(50)波賀町 『沼谷の大蛇』

伝説の地“沼谷”

 宍粟市波賀町内で、ずうーと前から“沼谷の大蛇伝説”が語り継がれている。大筋では「沼谷に住む大蛇が、村里のきれいな娘に″ひと目ぼれ″。凛凛しい若者に化けて娘さんに近づき、ひと時は大変仲よくなった。しかし、大蛇であることがばれて失恋。ある日、豪雨で氾濫した河川に落ち姿を消したというもの。」
 同町内のあちこちで、この伝説の話を聞いたが、細かい内容についてはマチ・マチ。「わしが話したことと達うやないか…」と、お叱りを受けるかも知れんと思いながら想像をたくましゅうして“沼谷の大蛇伝説”のことをつづってみた。

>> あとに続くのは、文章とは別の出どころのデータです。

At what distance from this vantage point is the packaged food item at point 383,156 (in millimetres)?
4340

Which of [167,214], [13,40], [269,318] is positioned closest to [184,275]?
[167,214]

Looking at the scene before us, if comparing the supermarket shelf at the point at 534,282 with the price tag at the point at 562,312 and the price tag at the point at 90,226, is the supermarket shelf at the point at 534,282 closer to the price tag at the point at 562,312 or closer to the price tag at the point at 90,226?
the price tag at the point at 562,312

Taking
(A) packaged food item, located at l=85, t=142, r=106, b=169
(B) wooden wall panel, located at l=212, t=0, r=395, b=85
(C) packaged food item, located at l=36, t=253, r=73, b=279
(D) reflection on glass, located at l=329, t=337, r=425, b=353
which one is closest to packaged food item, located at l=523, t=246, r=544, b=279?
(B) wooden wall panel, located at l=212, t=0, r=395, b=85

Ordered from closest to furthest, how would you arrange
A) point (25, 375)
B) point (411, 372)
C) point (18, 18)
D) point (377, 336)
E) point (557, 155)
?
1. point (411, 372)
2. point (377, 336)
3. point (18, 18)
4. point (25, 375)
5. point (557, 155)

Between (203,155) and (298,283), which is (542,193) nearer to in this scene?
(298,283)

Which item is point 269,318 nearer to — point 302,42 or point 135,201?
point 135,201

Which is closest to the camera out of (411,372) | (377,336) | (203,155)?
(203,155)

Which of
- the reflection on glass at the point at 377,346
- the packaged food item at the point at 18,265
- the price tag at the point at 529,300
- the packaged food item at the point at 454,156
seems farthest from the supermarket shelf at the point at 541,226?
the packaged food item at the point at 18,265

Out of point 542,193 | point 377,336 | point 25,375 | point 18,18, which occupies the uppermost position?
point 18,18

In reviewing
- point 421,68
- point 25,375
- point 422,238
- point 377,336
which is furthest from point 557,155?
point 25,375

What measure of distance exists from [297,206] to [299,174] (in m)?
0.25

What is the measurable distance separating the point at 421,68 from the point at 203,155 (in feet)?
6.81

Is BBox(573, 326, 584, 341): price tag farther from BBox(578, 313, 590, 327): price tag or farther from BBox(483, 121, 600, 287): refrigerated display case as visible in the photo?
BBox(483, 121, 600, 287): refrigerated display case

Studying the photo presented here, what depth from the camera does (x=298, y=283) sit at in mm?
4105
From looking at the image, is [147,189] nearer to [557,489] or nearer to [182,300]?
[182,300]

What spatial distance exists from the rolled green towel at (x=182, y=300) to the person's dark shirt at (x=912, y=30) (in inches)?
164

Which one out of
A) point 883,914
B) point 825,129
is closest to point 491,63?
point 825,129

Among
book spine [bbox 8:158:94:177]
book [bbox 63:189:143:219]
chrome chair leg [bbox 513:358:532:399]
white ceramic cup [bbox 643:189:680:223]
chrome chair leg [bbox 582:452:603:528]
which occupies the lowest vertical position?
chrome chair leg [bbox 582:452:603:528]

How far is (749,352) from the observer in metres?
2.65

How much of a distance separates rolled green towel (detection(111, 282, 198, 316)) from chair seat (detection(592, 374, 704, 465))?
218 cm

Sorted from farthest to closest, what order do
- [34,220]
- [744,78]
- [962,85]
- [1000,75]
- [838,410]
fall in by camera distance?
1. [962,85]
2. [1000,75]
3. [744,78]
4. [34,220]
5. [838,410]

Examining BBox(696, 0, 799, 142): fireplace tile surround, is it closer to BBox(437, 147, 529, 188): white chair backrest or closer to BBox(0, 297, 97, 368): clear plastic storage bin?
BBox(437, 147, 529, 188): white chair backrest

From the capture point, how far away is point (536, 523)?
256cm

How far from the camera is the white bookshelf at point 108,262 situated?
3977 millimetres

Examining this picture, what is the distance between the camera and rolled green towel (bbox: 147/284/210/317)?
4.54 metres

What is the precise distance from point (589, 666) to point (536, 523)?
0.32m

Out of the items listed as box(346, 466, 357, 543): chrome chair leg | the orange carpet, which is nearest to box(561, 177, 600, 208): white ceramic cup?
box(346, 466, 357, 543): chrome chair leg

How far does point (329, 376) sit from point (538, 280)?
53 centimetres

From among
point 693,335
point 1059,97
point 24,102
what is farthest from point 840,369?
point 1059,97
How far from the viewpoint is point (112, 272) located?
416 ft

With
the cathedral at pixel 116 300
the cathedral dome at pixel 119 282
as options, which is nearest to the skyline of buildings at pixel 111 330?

 昔。むかしのこと。宍粟市波賀町の最奥地、但馬境の近くに“沼谷”という山地があり、そこに“丸太ん棒のような”でっかい大蛇が住んでいた。
 ある夏の、うだるような暑い日。山深い“沼谷”の山地に太鼓や笛の爽やかなメロディーが流れ込み、時折多くの人たちの騒(ざわ)めきも聞こえてきた。
 大蛇は「何事かいなぁ…」と山を下り、茂みに隠れて村里の方を覗いてみた。すると神社の広場で揃いの衣装を着た若者たちが太鼓や笛などの囃子(はやし)に合わせてリズミカルに踊り、それを取り巻く人たちが、喜びの歓声をあげていた。
 大蛇は、思いもかけぬ楽しい催しに見とれているうち、観衆の中に色白で目、鼻だちの整のった、きれいな娘さんを見つけた。素晴らしい美人とあって大蛇は“ひと目ぼれ”。どこの娘かを知りたいため、娘さんが帰途につくのを待って、あとをつけた。しばらく歩いているうち、娘さんは村里で一番大きく立派な家にはいっていった。
 大蛇は、あくる日から、凛凛しい若者に化け、連日といっていいほど娘さんの家付近をウロ・ウロ。およそ1ヵ月後に、やっと顔見知りとなり“おはよう…”“こんにちわ…”と声をかけ合うようになった。そのあと、二人は日を迫うて仲よくなり、若者は、しょっちゅう娘さんの部屋を訪ね、長いこと話し合うことが多くなった。
 娘さんの母親は若者と娘のことが大変、気がかりになり「若者がどこに住んで、どんな人なのかを確かめたい」と思案に思案を重ねたうえ、何年も前から紡ぎためていた長い麻糸を若者の着物に取り付け、若者が帰るのを待って、その糸をたどって行けば住居が判かるのではないかと考えた。
 ある初夏の夕刻。母親は、お菓子を持って娘の部屋にはいり、若者と娘が夢中になって話し合っている隙をみて若者の着物に麻糸を通した針を刺込んだ。若者は麻糸のことを少しも気付かず、しばらくしてから足ぼやに帰っていった。
 母親は、さっそく若者の着物からズル・ズル長く伸びた麻糸をたどって、あとを追った。すると険しい山道を1里半(6㌔)ほど登った“沼谷”の湿地の大きな穴の中に麻糸がはいっていた。
 母親は、麻糸の行方にびっくり仰天。村里へ息せき切って帰り、主人や古老たちに、このことを話した。古老たちは「“沼谷”には大蛇が住んでいると聞いている。娘さんのところへ来ていた若者は大蛇が化けたものに間達いなかろう…」と、声をそろえた。
 母親は、さっそく娘さんと話し合い「お前と仲よくしている若者は大蛇のお化けだと判った。絶対お付き合いをやめなさい」「あなたは一人娘なので、出来るだけ早く村里の好青年を婿にもらい家の跡継をしてくれ」など、心を込めて言い聞かせた。娘さんも若者が大蛇のお化けだったとのことには仰天。母親の意見を全面的に受け入れ、若者との付き合いはしないことを堅く約束した。
 それからは若者が何回、訪ねて来ても娘さんは会おうとせず、そしらん顔。とうとう若者は失恋してしまった。その後、およそ1ヵ月半。秋にはいって間もないころ豪雨が数日続き、村里一帯の河川が大氾濫。大蛇は何かのはずみで激流にのみ込まれ、行方がわからなくなったという。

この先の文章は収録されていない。